**TASK SET**
- a) In the blog post below, rewrite the paragraph beginning "We ended up being in the hospital for 5 days" as a short bulleted list that keeps its main facts.
- b) Answer these questions from the blog post below, marking each answer with the matching numeral on its own line.
(i) On what date did the couple go to the hospital to start the induction process?
(ii) How much did the baby weigh at birth?
(iii) Who came over on Sunday for a week-long stay?
- c) From the blog post below, repeat word for word the passage that opens with the words containing "Now, more than" and closes with "the way home.".

Monday, February 17, 2014
Remember when I said shit was about to get real? Well, it has.
Throughout this pregnancy, if you have paid attention to this blog, I have had a really hard time believing and fully accepting that this was happening. I suppose it was a form of self-protection. After everything we had been through on this journey, I couldn’t let myself fully believe that this time it was going to work. That this time we would have a happy ending.
We went to the hospital on Monday, January 27 to start the induction process. By 6:30 p.m. the next night, I still wasn’t progressing. The doctor offered us 3 choices of how to proceed. We went with the c-section option.
Our baby girl, Madeline Kaylea Lipps was born Tuesday, January 28, 2014 at 8:05 p.m., weighing 7 lbs. 13 oz. and 20 inches long.
As soon as they lifted her out of me and we heard her first cries, Todd and I started crying. I cried a little and then I looked over at Todd and he was sobbing. And I thought to myself, “why aren’t I as emotional as he is? What’s wrong with me?”
And that’s how it began.
No one really talks about postpartum depression, but we should.
We ended up being in the hospital for 5 days. Having a c-section automatically put us in for an extra day. Then Madeline was losing weight. All kids lose weight after birth, but she lost a lot. Fifteen percent. And she was jaundiced.
Between all the visitors, the medical personnel coming in and out of the room and the pain meds, our stay was surreal and somewhat fog-like.
(There was one funny moment that I’ll share with you. It was about 5:00 a.m. one night, and by some stroke of sheer luck, all 3 of us were asleep. All of a sudden a loud beeping noise woke me up. I had no idea what it was but I knew I wanted it to stop. I couldn’t get out of bed myself, because of the surgery, so I tried waking Todd up to get him to investigate. What happened next was like a scene out of an I Love Lucy skit. Todd, in a fatigue-induced stupor, sat up in bed, attempted to understand what I wanted from him. He then got up, walked over to the corner and proceeded to walk around in a circle 3 times…WHILE SNORING!!! There’s more, but really, isn’t that enough?)
We were finally released on Saturday. With my mom and dad watching and waving, we drove off, taking our little miracle home with us.
Now, more than two weeks later, I don’t remember that night. I do remember starting to cry at the hospital as we were leaving, as sheer panic and terror set in at the thought of having to go home and take care of this little person. I kept crying all the way home.
On Sunday, my mom came over and settled in for a week-long stay with us.

**Records from a dataset**

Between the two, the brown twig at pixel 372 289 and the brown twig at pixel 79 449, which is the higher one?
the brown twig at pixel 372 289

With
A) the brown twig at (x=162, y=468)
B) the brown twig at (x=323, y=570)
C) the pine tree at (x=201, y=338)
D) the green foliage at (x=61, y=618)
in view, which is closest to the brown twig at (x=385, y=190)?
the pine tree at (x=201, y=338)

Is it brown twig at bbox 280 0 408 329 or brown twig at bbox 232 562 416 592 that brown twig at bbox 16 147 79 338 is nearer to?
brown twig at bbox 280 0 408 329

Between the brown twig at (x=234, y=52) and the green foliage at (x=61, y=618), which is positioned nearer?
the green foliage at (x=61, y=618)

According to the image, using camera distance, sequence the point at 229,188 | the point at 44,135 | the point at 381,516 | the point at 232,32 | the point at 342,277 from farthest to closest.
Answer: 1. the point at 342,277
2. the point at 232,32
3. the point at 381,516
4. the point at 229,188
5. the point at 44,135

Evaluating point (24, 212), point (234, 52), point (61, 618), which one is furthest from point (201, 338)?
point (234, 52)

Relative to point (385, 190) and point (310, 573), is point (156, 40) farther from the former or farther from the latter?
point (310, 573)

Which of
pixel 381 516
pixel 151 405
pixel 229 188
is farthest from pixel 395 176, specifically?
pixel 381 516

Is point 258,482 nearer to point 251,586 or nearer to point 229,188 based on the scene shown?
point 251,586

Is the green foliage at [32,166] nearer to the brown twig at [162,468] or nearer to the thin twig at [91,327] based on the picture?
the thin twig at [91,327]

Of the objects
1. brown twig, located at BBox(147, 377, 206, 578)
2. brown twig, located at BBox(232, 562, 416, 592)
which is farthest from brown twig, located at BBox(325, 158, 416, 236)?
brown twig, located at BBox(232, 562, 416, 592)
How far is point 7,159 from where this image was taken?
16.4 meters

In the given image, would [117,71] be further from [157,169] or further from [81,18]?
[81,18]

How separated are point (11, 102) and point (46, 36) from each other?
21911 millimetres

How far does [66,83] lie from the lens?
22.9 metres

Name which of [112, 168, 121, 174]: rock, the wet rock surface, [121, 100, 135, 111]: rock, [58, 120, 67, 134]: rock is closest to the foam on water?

**SOLUTIONS IN ORDER**
- a)
- The hospital stay lasted 5 days.
- The c-section automatically added an extra day.
- Madeline lost fifteen percent of her weight, far more than is usual after birth.
- She was also jaundiced.

- b)
(i) Monday, January 27
(ii) 7 lbs. 13 oz.
(iii) The writer's mom

- c)
Now, more than two weeks later, I don’t remember that night. I do remember starting to cry at the hospital as we were leaving, as sheer panic and terror set in at the thought of having to go home and take care of this little person. I kept crying all the way home.